In this business, the clever and the stronger get the bread at the end of the day.
Top Revs was extremely fortunate to talk to one of the loading masters at Shell Service Station at Ondangwa who told the tale of men using the combination of their natural intelligence, charm, strength and violence, if need be, to lure potential customers into their bus.
Shimpweya ‘Chau’ Iyambo has been loading buses for 16 years now. He says he started when he was a teenager. “There is no other job I did apart from this one. As you can see, everyone has to find a way of surviving,” he says. Loading a bus to the capacity can be a demanding and frustrating job, according to Chau, especially on ‘dry days’.
These are days when customers are scarce. On such days Chau and others would use every feat possible to get customers.
“Sometimes a fight can even break out and you will see guys exchanging fists,” he added, laughingly while answering a call from a taxi driver who informed him that two Windhoek-bound customers are on their way.
Chau and others have individual taxi drivers who bring customers to them.
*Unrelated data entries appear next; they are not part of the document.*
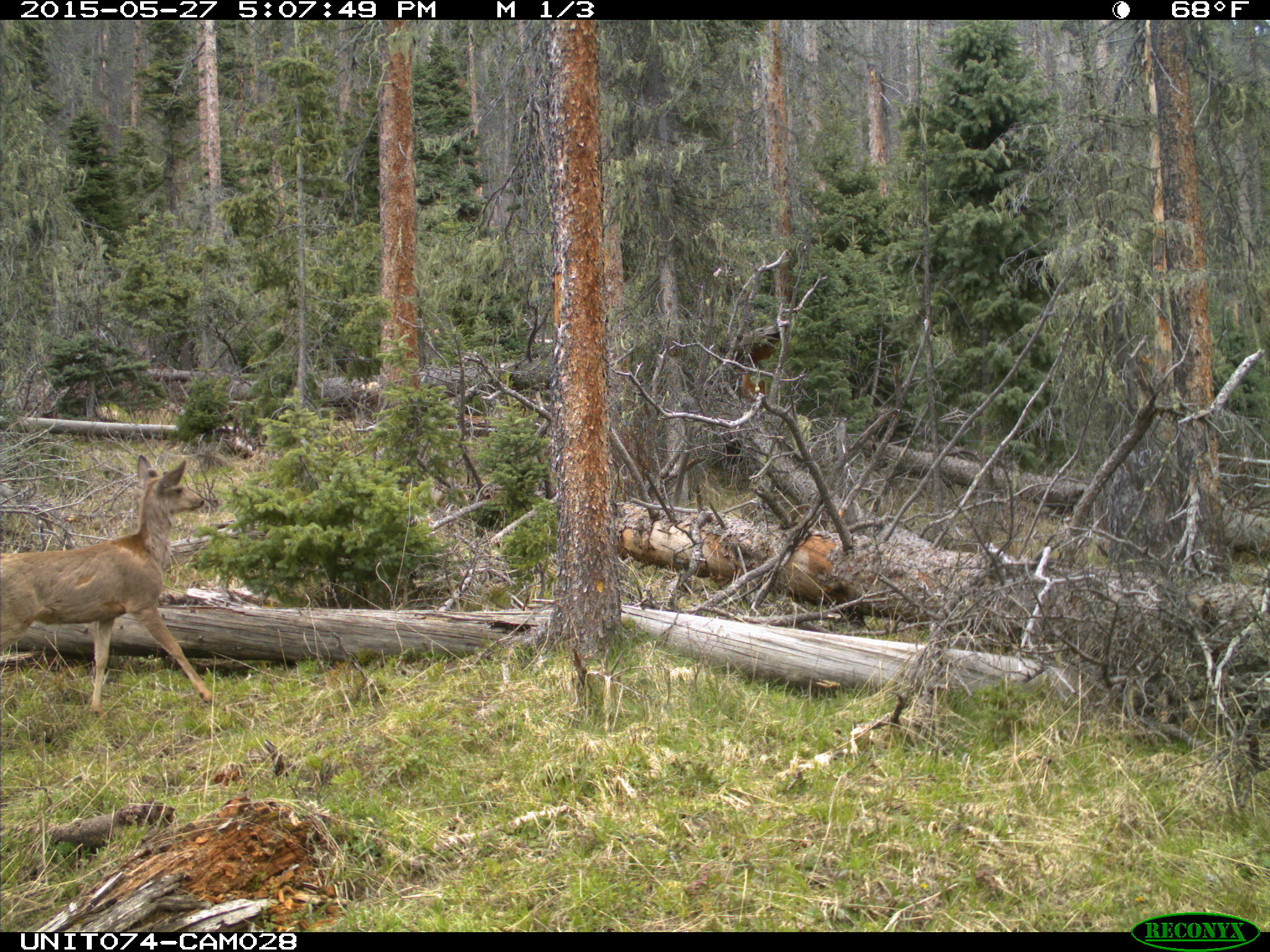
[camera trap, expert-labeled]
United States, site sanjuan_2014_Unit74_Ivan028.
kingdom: Animalia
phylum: Chordata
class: Mammalia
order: Artiodactyla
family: Cervidae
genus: Odocoileus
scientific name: Odocoileus hemionus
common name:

For every customer brought, the taxi driver is guaranteed N$10.
“I have my guys here (taxi drivers), they never take people to anyone except when I am not working that day.”
You can be forgiven for thinking the loading guys own the bus.
“I am ready to drive now! Only three people are missing. Get in, we will go now,” he tells the two customers after they were dropped off. In fact, the owner can be either at home or relaxing somewhere until the Quantum bus gets full.
When asked how much he can make on a good day, Chau said for a full bus, he gets between N$700 and N$800, depending on the generosity of the driver.
This he does not pocket alone. He has to share it with two or three boys who help him ‘scavenge’ for customers. They are responsible for spotting anyone with luggage from a distance and quickly run to them, grab their bags and ensure they do not fall into the hands of their business ‘foes’.
Though Chau implies he has been always ethical and honest in his work of loading customers, he added that sometimes when times are hard, unorthodox methods have to be applied to convince people to get into the bus quickly.
One of the methods is to use friends and his boys as decoys and make the bus look full when in fact it is not. Any traveller will be duped into thinking only two or so people are missing for the bus to hit the road while in fact there could only be only five ‘real’ passengers in the bus.
As the bus starts getting full, the decoys will start disappearing from the vehicle. They are also entitled to some sort of remuneration, either in cash or kind. “It’s ‘zula to survive’, my friend,” he says.
During the interview, this reporter also had to also act as a decoy while being driven around the filling station looking for customers. Though sometimes fights can occur between rival ‘loading masters’, unity and comradeship prevails among them. Beers are shared and they do not allow a bus from outside the town to load on their territory. “No one from outside town is allowed to load here. Those guys from Oshakati know it very well,” Chau says.
Criminality and trickery is also rife in this industry. Since the loading masters know each other and can load any bus they are contracted to, some can make a quick buck by duping customers to pay the money to them, pretending to be the drivers of the buses.
They then disappear into thin air. The real loading master will then be left at the mercy of the tricked customer.
Such cases can sometimes only be solved when the police gets involved.
Chau says though the public have painted them with a stroke of black paint, they are just good people trying to make a living.